Le scandale Publifin n’épargne personne. Beaucoup d’encre a déjà coulé et coulera encore tant le scandale politique et financier a des répercussions sur toute la classe politique. Mais au MR, les remuants Georges-Louis Bouchez et Olivier Destrebecq tirent à boulets rouges sur leur ennemi de toujours. Déjà en janvier, le premier pointait la casquette de consultant de Pascal Hoyaux (PS) au sein du cabinet de Paul Furlan (PS), ex-ministre des Pouvoirs locaux.

Le MR retape sur le clou. Car depuis lors, Paul Furlan a démissionné et a laissé sa place à Pierre-Yves Dermagne (PS). Après un arrêt maladie, Pascal Hoyaux, lui, a repris ses fonctions au cabinet du ministre de la tutelle.

"L’apparence de l’impartialité"

Pour le MR, des conflits d’intérêts existent dans le chef du manageois. "Il travaille au sein de la structure censée surveiller la gestion des intercommunales qu’il préside", pointe le chef de file MR, Georges-Louis Bouchez.
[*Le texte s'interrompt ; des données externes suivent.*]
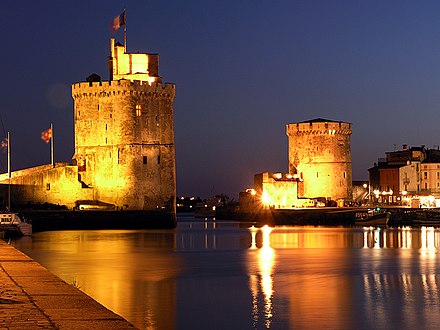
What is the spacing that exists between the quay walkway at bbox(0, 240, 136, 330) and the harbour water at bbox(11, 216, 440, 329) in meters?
1.68

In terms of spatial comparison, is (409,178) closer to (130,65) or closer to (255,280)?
(130,65)

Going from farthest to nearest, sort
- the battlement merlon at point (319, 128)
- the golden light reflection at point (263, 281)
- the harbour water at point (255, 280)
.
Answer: the battlement merlon at point (319, 128), the golden light reflection at point (263, 281), the harbour water at point (255, 280)

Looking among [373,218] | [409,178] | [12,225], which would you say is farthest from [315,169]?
[12,225]

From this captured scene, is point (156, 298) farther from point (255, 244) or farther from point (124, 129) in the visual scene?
point (124, 129)

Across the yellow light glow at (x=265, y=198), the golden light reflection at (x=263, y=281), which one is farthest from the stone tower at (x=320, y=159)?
the golden light reflection at (x=263, y=281)

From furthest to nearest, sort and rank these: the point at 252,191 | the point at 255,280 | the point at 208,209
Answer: the point at 208,209 → the point at 252,191 → the point at 255,280

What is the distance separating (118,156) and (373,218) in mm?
15414

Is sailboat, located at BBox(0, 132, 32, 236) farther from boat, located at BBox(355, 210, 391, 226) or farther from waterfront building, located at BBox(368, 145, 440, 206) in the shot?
waterfront building, located at BBox(368, 145, 440, 206)

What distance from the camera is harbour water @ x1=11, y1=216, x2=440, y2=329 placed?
47.2 ft

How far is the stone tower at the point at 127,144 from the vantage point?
46.5 metres

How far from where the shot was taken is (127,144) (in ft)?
152

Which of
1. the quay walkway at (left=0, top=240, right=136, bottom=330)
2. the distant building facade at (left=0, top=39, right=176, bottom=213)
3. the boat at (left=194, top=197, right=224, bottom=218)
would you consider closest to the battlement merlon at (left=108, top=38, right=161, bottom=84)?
the distant building facade at (left=0, top=39, right=176, bottom=213)

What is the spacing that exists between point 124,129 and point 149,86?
2597 mm

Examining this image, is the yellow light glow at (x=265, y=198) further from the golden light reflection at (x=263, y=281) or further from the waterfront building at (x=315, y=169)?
the golden light reflection at (x=263, y=281)
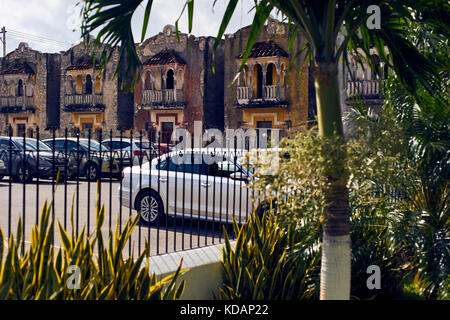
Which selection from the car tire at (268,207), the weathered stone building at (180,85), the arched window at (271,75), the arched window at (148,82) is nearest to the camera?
the car tire at (268,207)

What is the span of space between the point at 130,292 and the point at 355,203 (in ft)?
9.44

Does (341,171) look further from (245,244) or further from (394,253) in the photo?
(394,253)

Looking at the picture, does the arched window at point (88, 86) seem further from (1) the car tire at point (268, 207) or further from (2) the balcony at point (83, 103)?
(1) the car tire at point (268, 207)

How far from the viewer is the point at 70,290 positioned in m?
3.61

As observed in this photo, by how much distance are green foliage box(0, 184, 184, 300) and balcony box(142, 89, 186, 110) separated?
2473cm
Ce n’est un secret pour personne, Pascal Hoyaux est bourgmestre à Manage mais aussi président de la zone de secours Hainaut-Centre et de l’intercommunale de gestion des déchets (Hygea). Il est également administrateur dans une autre intercommunale, à savoir celle d’aménagement et développement économique (IDEA). Précisons que ces différentes casquettes sont connues et déclarées.

"L’apparence d’impartialité n’y est pas. Si je dépose un recours contre une décision de l’Hygea, quelle est la crédibilité de ce ministre lorsque dans ses bureaux quelqu’un en est le président. Il y a plein de personnes qui peuvent se sentir lésées par le fait que la tutelle n’a pas l’apparence d’impartialité alors qu’elle doit pouvoir garantir le respect des procédures", précisent les libéraux.
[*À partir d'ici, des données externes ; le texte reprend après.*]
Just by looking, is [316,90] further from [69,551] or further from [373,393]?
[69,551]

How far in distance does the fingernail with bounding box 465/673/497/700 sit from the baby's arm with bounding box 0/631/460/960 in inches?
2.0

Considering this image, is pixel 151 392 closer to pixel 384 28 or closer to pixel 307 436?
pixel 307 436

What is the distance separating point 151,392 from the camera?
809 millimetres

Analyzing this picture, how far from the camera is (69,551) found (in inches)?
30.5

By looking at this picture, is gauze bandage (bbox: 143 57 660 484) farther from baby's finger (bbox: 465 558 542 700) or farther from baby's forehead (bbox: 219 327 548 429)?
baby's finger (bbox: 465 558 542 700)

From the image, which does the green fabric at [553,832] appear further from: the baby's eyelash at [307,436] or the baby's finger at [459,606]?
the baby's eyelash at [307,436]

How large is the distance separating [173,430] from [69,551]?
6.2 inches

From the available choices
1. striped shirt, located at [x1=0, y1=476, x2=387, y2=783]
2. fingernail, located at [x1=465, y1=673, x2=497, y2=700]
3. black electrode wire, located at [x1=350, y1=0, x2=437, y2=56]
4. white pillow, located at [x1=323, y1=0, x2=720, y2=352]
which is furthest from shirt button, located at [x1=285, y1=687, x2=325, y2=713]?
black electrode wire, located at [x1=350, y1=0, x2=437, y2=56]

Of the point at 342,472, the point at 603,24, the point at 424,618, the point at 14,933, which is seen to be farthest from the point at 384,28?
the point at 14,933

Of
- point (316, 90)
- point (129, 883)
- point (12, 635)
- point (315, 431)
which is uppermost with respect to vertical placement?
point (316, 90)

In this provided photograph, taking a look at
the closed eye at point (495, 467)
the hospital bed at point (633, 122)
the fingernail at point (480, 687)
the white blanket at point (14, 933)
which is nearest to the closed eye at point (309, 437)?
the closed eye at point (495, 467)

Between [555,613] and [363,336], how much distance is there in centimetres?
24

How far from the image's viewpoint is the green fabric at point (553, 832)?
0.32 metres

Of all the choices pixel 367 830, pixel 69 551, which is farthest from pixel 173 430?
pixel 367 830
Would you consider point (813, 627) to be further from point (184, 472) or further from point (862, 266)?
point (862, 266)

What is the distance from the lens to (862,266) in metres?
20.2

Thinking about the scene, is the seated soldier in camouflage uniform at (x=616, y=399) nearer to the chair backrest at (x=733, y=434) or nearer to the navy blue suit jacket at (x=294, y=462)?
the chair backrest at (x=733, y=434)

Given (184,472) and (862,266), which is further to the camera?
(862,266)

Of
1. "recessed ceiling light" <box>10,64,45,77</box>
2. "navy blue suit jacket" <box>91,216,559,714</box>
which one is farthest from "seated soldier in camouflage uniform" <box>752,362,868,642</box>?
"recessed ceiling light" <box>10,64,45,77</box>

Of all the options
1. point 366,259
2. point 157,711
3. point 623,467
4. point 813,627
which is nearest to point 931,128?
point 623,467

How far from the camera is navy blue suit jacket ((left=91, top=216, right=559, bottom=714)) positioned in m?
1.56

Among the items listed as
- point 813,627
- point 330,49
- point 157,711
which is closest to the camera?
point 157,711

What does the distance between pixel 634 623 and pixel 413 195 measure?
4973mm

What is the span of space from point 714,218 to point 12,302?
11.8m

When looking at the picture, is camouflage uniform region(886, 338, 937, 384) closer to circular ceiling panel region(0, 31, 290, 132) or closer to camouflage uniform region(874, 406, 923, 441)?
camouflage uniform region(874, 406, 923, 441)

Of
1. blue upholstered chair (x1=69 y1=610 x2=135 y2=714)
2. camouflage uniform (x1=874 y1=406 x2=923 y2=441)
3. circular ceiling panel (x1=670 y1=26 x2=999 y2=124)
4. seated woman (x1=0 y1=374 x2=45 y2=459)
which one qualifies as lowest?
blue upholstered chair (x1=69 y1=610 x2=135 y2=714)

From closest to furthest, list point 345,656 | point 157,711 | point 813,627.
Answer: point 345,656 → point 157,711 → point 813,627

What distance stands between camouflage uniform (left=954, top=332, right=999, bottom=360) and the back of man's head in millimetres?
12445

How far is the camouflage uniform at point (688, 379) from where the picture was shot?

Un ministère "particulier"

Et d’ajouter : "C’est une des raisons qui ont poussé Paul Furlan à démissionner… Nous interpellerons le ministre d’ailleurs parce qu’aujourd’hui la présence de Pascal Hoyaux dans ce cabinet ne choque plus personne !"
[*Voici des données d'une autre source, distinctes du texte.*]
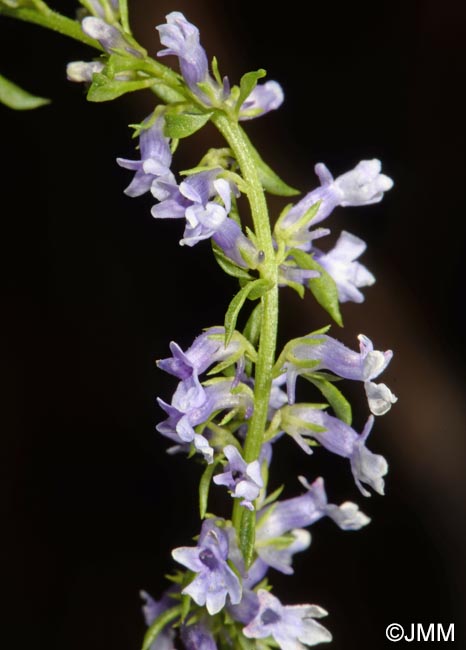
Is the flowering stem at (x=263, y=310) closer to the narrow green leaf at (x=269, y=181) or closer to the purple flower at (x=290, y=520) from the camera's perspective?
the narrow green leaf at (x=269, y=181)

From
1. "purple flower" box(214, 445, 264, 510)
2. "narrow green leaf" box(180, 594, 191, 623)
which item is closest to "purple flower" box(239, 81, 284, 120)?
"purple flower" box(214, 445, 264, 510)

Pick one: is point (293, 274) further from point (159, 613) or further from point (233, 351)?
point (159, 613)

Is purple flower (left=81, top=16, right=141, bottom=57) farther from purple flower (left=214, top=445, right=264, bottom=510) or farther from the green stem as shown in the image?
purple flower (left=214, top=445, right=264, bottom=510)

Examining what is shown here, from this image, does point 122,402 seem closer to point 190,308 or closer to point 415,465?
point 190,308

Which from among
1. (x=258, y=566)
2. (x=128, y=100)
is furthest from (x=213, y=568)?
(x=128, y=100)

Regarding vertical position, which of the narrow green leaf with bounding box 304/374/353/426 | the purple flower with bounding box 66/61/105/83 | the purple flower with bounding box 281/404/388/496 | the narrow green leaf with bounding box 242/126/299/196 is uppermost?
the purple flower with bounding box 66/61/105/83

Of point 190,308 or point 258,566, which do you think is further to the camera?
point 190,308

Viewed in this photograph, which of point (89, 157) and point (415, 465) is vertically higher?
point (89, 157)
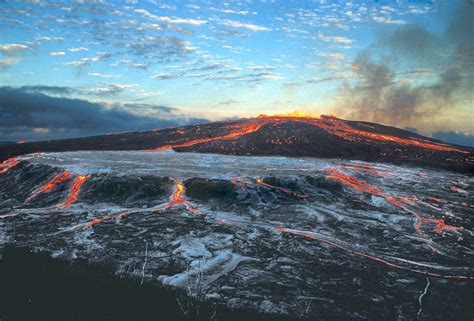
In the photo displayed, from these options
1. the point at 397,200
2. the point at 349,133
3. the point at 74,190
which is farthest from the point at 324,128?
the point at 74,190

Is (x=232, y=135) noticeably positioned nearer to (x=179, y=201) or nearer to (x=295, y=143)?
(x=295, y=143)

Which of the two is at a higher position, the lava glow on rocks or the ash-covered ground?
the lava glow on rocks

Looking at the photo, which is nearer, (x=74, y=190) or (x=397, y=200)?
(x=397, y=200)

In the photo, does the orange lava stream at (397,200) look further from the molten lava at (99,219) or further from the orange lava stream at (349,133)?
the orange lava stream at (349,133)

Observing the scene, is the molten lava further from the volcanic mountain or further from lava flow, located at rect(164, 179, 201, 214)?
the volcanic mountain

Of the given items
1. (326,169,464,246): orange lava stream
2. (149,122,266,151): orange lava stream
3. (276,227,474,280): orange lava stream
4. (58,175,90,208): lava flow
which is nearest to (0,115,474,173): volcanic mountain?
(149,122,266,151): orange lava stream

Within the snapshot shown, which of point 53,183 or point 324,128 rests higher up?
point 324,128
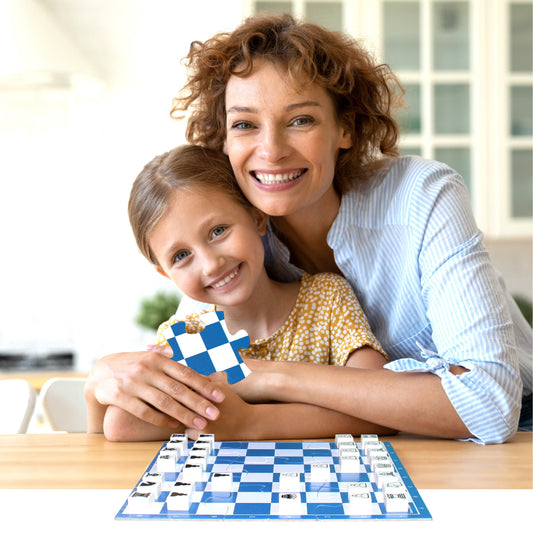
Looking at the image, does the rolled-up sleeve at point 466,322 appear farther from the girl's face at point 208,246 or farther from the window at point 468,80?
the window at point 468,80

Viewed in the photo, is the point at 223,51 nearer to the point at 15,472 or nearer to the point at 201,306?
the point at 201,306

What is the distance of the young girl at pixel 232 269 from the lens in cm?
141

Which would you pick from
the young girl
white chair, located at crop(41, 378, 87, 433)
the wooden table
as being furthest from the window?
the wooden table

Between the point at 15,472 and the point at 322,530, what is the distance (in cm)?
49

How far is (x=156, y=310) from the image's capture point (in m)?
3.74

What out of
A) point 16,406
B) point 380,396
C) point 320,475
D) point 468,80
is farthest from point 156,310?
point 320,475

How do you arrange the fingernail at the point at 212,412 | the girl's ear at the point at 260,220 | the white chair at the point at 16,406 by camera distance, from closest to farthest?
the fingernail at the point at 212,412 → the girl's ear at the point at 260,220 → the white chair at the point at 16,406

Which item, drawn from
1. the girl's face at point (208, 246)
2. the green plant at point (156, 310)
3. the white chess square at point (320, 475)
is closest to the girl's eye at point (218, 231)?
the girl's face at point (208, 246)

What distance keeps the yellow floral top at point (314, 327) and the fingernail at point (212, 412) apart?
0.31 metres

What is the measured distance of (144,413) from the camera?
1215mm

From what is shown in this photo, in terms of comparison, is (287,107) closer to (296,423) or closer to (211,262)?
(211,262)

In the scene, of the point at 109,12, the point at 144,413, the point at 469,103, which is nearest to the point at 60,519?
the point at 144,413

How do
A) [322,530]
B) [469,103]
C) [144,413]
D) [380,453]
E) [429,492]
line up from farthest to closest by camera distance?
[469,103] → [144,413] → [380,453] → [429,492] → [322,530]

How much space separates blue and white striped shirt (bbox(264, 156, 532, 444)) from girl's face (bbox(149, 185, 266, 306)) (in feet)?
0.72
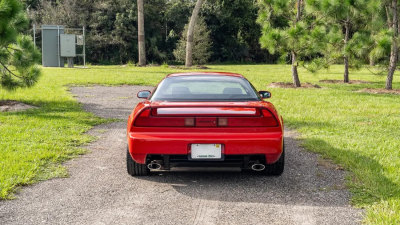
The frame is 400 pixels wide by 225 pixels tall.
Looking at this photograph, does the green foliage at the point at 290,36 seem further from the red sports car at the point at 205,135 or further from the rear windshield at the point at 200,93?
the red sports car at the point at 205,135

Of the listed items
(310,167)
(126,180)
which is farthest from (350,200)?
(126,180)

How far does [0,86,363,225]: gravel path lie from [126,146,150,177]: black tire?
63 millimetres

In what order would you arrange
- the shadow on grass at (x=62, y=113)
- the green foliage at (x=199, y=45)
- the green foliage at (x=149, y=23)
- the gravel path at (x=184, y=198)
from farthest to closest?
the green foliage at (x=149, y=23) < the green foliage at (x=199, y=45) < the shadow on grass at (x=62, y=113) < the gravel path at (x=184, y=198)

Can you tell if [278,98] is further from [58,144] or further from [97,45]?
[97,45]

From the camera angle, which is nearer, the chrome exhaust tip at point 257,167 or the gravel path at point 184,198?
the gravel path at point 184,198

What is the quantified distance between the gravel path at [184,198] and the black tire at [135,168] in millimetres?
63

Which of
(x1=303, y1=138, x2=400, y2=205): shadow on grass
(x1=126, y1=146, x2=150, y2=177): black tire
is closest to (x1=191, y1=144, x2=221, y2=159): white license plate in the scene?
(x1=126, y1=146, x2=150, y2=177): black tire

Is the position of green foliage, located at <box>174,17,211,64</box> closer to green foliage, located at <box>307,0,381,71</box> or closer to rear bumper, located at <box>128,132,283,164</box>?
green foliage, located at <box>307,0,381,71</box>

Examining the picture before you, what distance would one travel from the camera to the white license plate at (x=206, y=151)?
4785mm

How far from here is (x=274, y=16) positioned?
18.2 metres

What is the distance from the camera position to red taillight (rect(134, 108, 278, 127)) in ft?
15.9

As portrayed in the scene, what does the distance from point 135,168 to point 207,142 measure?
3.38 ft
Reste que d’autres élus travaillent également dans des cabinets ministériels. "C’est vrai, mais ce ministère-là est très particulier. Le ministre des Pouvoirs locaux est le gendarme, l’arbitre des décisions prises par les communes et les structures publiques. Raison pour laquelle avoir dans son cabinet quelqu’un qui est à la tête de trois exécutifs dont le pouvoir de tutelle est la Région wallonne pose question." Questions et interpellations seront portées par le MR au parlement wallon et à la Ville de Mons.